A estrutura hierárquica da cooperativa também
foi alvo da apuração. Médicos que não fazem parte da sociedade majoritária dos
grupos são conhecidos informalmente como “bagres” e ficam responsáveis pelos
plantões mais pesados — noturnos, fins de semana e procedimentos de maior risco
— recebendo valores fixos por hora trabalhada. Já os lucros reais são
concentrados nas mãos dos sócios, que organizam as escalas e controlam os
contratos.
A investigação revelou ainda que o domínio da
Coopanest-DF atinge também o setor público. Hospitais, como o da Criança de
Brasília, e até a Secretaria de Saúde do DF relataram dificuldades em contratar
anestesistas devido aos valores elevados exigidos pela cooperativa. Um
levantamento citado aponta que mais de 1.300 cirurgias gerais, sendo 500
pediátricas, deixaram de ser realizadas por inviabilidade financeira.

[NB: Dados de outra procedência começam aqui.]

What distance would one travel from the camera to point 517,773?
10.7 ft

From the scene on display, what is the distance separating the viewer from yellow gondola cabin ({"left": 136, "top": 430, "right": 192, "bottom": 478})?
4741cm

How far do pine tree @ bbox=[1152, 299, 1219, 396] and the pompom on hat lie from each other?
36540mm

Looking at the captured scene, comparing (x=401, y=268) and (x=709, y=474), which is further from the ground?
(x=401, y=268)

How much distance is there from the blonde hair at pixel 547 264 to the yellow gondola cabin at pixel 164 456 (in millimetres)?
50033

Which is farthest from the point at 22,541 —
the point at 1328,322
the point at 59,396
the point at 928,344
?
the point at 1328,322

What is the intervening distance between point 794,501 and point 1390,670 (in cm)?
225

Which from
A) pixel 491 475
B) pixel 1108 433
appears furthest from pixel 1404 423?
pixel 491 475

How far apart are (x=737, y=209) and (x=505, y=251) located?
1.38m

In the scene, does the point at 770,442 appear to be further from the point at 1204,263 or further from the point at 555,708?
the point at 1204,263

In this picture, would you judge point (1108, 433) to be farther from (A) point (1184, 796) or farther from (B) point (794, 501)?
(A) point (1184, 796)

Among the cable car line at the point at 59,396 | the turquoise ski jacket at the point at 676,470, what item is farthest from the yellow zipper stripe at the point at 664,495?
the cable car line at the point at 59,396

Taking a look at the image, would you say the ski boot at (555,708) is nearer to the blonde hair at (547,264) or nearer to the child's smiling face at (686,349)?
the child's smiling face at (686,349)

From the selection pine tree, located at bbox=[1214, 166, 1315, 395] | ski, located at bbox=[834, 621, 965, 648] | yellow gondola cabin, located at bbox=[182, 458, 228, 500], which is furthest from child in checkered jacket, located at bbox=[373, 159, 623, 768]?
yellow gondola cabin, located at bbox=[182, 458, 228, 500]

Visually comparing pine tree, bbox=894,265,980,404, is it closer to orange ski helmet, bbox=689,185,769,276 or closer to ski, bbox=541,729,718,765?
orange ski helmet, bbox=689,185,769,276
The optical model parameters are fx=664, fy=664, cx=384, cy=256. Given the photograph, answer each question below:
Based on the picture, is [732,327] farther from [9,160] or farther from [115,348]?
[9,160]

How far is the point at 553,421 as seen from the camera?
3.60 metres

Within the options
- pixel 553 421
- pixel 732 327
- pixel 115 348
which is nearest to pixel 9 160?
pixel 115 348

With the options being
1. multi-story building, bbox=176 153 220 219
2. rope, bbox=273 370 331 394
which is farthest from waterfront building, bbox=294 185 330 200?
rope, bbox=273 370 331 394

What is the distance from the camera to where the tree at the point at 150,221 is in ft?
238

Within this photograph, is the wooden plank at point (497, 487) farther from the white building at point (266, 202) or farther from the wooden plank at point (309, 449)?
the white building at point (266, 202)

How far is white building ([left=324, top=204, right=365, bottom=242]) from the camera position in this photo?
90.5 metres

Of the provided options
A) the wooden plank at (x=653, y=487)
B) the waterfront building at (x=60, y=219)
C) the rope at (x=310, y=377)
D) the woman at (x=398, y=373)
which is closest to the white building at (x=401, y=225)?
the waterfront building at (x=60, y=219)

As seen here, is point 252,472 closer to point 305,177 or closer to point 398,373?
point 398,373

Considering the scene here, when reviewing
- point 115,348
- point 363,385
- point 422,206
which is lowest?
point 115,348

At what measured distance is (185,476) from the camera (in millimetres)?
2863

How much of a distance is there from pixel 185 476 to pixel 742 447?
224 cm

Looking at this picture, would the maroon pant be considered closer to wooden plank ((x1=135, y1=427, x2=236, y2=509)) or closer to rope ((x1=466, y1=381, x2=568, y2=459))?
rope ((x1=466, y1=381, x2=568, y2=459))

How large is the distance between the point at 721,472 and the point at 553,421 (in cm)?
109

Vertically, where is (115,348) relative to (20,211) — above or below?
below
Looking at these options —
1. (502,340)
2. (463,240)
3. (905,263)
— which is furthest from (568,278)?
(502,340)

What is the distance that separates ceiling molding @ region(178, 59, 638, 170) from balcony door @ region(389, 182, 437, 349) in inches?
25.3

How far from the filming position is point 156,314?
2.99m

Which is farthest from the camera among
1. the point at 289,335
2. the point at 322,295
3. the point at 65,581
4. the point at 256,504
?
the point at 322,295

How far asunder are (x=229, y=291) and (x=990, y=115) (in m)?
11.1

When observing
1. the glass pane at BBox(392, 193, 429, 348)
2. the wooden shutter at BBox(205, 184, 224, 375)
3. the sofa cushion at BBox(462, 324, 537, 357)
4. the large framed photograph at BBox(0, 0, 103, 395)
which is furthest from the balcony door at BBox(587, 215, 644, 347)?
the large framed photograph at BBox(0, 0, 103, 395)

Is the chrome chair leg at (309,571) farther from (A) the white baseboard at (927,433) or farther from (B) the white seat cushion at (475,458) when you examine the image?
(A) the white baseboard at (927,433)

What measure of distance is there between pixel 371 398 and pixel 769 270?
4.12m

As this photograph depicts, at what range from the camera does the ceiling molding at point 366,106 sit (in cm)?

<><> Operação Toque de Midaz
As práticas foram apuradas e desmascaradas
pela Operação Toque de Midaz, deflagrada em abril pela Polícia Civil do DF e
pelo Ministério Público. A ação teve como alvo os principais nomes da
Coopanest-DF, suspeitos de integrar uma organização criminosa voltada ao cartel
da anestesiologia na capital.
Segundo as investigações, o grupo impõe
restrições a médicos independentes, fecha acordos exclusivos com operadoras de
saúde e usa intimidação para manter domínio sobre os serviços em hospitais
públicos e privados.
O nome da operação — “Toque de Midaz” — faz
referência ao rei Midas, figura da mitologia grega que transformava tudo em
ouro, simbolizando a ganância do grupo. O “Z” no final remete ao medicamento
Midazolam, usado em procedimentos anestésicos, numa clara alusão ao setor
médico envolvido.
Por meio de nota, a cooperativa informou que
“nunca houve e não há cartel ou qualquer outra irregularidade ou ilegalidade
por parte da Coopanest-DF e seus diretores.”. A defesa também acrescentou que
“irá comprovar, mais uma vez, a integral regularidade e o compromisso ético dos
trabalhos prestados aos seus cooperados por mais de 40 anos.”